Qui siamo nella piccola capitale dell’altopiano, Camigliatello Silano. Dove sono d’obbligo almeno altre due soste della gola. Barrese, dinastia di maestri nella produzione artigianale di salumi, conserve, confetture, e la Tavernetta dell’hotel San Lorenzo si Alberga. Una tavola ben nota ai gourmet, dove Pietro Lecce, oggi col figlio Emanuele, ha trasformato i piatti feticcio della tradizione in alta cucina, servita in ambienti dal design pulito fino all’ascetismo.
Pezzi di antiquariato e stampe inglesi, invece, a Torre Camigliati, bed and breakfast di charme fuori Camigliatello, in una settecentesca residenza baronale, sede del parco letterario Old Calabria, invito alla scoperta del territorio nei luoghi del Grand Tour. L’antica vaccheria ospita La Nave della Sila, museo narrante dell’emigrazione a cura del giornalista e scrittore Gian Antonio Stella.

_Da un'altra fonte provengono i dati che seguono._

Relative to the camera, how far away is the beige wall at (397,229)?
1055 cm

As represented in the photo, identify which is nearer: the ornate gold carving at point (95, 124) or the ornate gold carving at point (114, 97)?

Ultima tappa, ai confini del parco, San Giovanni in Fiore. Dove fermarsi per l’imponente, romanica Abbazia Florense, cuore nel XII secolo dell’infiammata predicazione di Gioacchino da Fiore, e per Hyle, recente progetto dello chef Antonio Biafora. Che dà nuovo slancio ai sapori della montagna silana, reinventando tradizioni e ingredienti in un’etica di scambio col territorio basata sulla sostenibilità.